**Extracted entries**:

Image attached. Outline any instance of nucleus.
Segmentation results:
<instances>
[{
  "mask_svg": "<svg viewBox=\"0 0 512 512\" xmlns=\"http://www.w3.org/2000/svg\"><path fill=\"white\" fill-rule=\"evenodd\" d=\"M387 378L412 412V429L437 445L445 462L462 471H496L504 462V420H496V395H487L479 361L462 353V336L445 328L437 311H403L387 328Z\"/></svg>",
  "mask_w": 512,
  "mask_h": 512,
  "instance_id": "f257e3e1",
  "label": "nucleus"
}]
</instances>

**Description of the task**: Render all the data above as a numbered list with one line per entry, leaving out any blank lines.

**Solution for this problem**:
1. Image attached. Outline any instance of nucleus.
2. Segmentation results:
3. <instances>
4. [{
5.   "mask_svg": "<svg viewBox=\"0 0 512 512\" xmlns=\"http://www.w3.org/2000/svg\"><path fill=\"white\" fill-rule=\"evenodd\" d=\"M387 378L412 412V429L437 445L445 462L462 471H496L504 462V420H496V395H487L479 361L462 353V336L445 328L437 311H403L387 328Z\"/></svg>",
6.   "mask_w": 512,
7.   "mask_h": 512,
8.   "instance_id": "f257e3e1",
9.   "label": "nucleus"
10. }]
11. </instances>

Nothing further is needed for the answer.